2. The previous question has shown that some punishment must attend upon violation of the natural law. Suppose a trangressor has suffered accordingly for a certain time after death, what shall be done with him in the end? If he does not continue to suffer as long as he continues to be, then one of three things: he must either pass into happiness, or into a new state of probation, or his very punishment must be a probation, wherein if he behaves well, he shall be rewarded with happiness at last, or if ill, he shall continue in misery until he amend. All this speculation, be it understood, lies apart from revelation. If then the sufferer passed out of this world, substantially and in the main a good man, it is not unreasonable that, after a period of expiatory suffering for minor delinquencies, he should reach that happiness which is the just reward of his substantial righteousness. But what of him who closed his career in wickedness exceeding great? Mere suffering will never make of him a good man, or a fit subject for happiness. But the suffering may be probationary, and he may amend himself under the trial.
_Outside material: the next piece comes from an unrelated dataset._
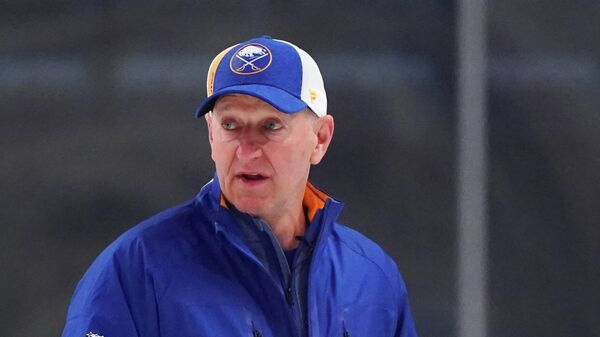 BUFFALO, NY - JANUARY 1: Buffalo Sabres head coach Ralph Krueger watching play on ice during training camp at KeyBank Center on January 1, 2021 in Buffalo, New York.   Kevin Hoffman/Getty Images/AFP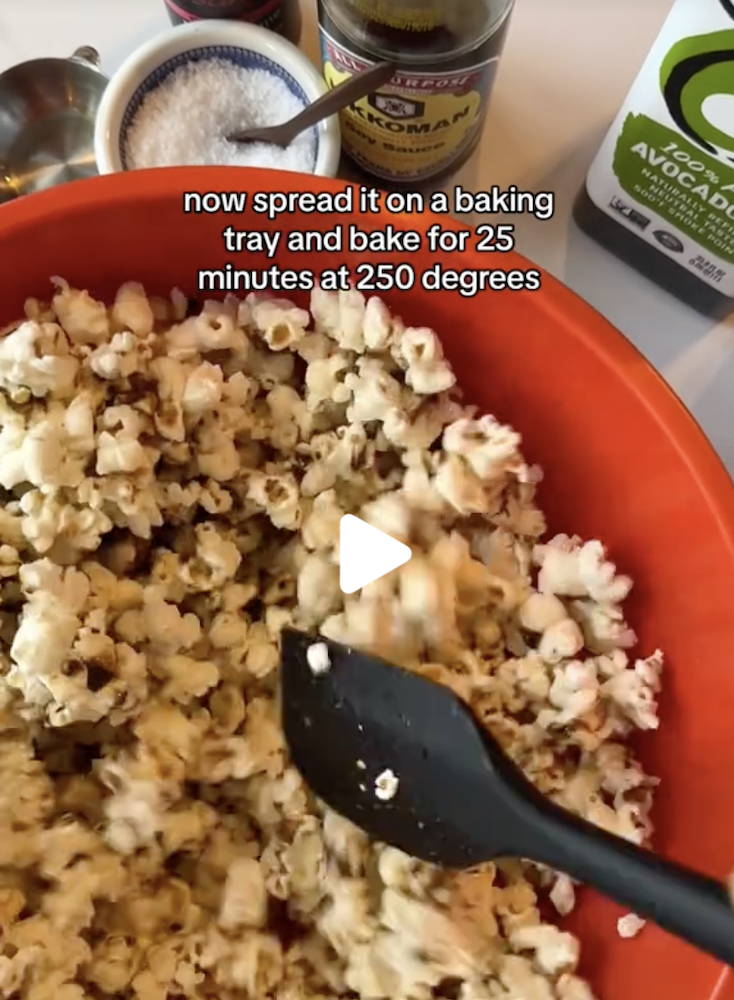 An image of red bowl containing popcorn with the text 'Now spread it on a baking tray and bake for 25 minutes at 250 degrees'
Against that hypothesis philosophers have brought a priori arguments to show that the period of probation must end with the separation of the soul from the body. But waiving all such arguments, let us suppose that there might be probation after probation even in the world to come. But some human souls would continue obstinately and unrepentingly set in wickedness, age after age, and probation after probation: for the possible malice of the will is vastly great. What is to become of such obstinate characters? It seems against the idea of probation, that periods of trial should succeed one another in an endless series. It would be a reasonable rule in a university, that an undergraduate who had been plucked twenty-five times, should become ineligible for his degree. Coming after so many failures, neither would the degree be any ornament to him, nor he to the university. A soul cannot look for seasons without end of possible grace and pardon to shine upon it. The series of probations must end somewhere. And then? We are come round to where we began. When all the probation is over, the soul is found either in conformity with the natural law, which means ultimate happiness, or at variance with the law, and becomes miserable with a misery that shall never terminate, unless the soul itself ceases to be.